Danene Carter co-signed two loans with Corey Carter for CHI in 2018. She cosigned a loan for $286,000 with Home Loan State Bank, with CHI used to complete the construction of the “St. Peppin” home, which is one of CHI’s properties. She also cosigned a loan for $319,000 with the same bank. Those proceeds were used to complete the construction of the “Kiva Drive” home, which was another CHI property. Both of the loans provided to the Carters were jointly and severally liable, which meant either could be held liable for the full unpaid amounts of the loans. 

In August 2018, Corey Carter filed for a dissolution of marriage. Danene Carter later testified Corey Carter exhibited self-destructive and erratic behavior. In September 2018, Danene Carter recorded a formal notice of pending legal action on the St. Peppin and Kiva Drive properties. Based on Danene Carter’s testimony, the trial court later determined she recorded them to protect her claimed interest in the properties. The court further concluded her motivation came from a fear Corey Carter would abscond with the sale proceeds, which would leave her solely responsible to repay the loans. 

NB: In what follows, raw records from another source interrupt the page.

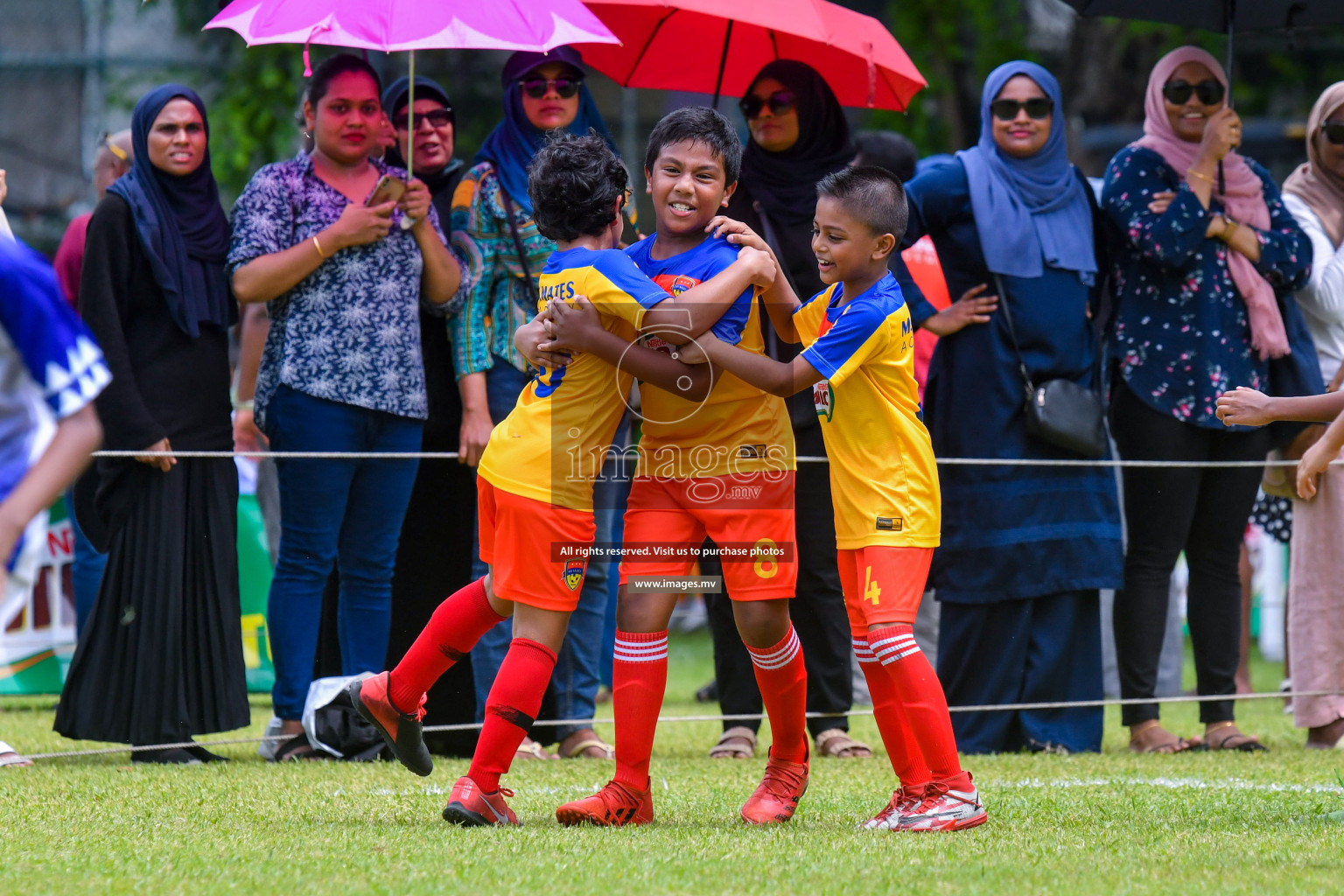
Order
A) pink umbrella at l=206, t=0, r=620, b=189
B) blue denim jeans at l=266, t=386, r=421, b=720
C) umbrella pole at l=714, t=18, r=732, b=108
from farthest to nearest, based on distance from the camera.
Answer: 1. umbrella pole at l=714, t=18, r=732, b=108
2. blue denim jeans at l=266, t=386, r=421, b=720
3. pink umbrella at l=206, t=0, r=620, b=189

In October 2018, CHI demanded the notices be removed, arguing they were holding up the sales of the properties and deprived CHI of operations funding. The following day, Danene Carter’s divorce attorney released the notice on the St. Peppin property on the condition sale proceeds would be held by Corey Carter’s attorney’s Colorado Lawyer Trust Account Foundation account. After being sold, the proceeds from the St. Peppin property went into the COLTAF account.

Later in October, CHI moved to intervene in the divorce action arguing the two notices were spurious under Colorado Revised Statute 38-35-201. In November 2018, Danene Carter’s attorney released the notice on the Kiva Drive property under the same condition. That property sold and the funds were put into the same COLTAF account. A few months later, the parties stipulated the release of the sale proceeds to CHI. 

In February 2020, as the divorce proceedings continued, CHI sued Danene Carter claiming she had no reasonable factual basis for recording the notices and that her recording of them was an abuse of process and tortious interference with prospective business relations. A trial court consolidated CHI’s motion to intervene in the dissolution case, which alleged the notices were spurious, with its tort lawsuit.

After a bench trial, the court found the notices weren’t spurious documents under 38-35-201, further finding CHI’s abuse of process and tortious interference claims failed.

CHI appealed, arguing the trial court erred in concluding the notices weren’t spurious documents. The Colorado Court of Appeals affirmed the order.

The appeals court contended they weren’t spurious because Danene Carter claimed an interest in the properties as marital assets in the dissolution of marriage proceedings. The appeals court reiterated in deciding whether a notice is spurious, it focuses on the relief the recording party claimed in the underlying action and a notice could be appropriate in the dissolution of marriage context.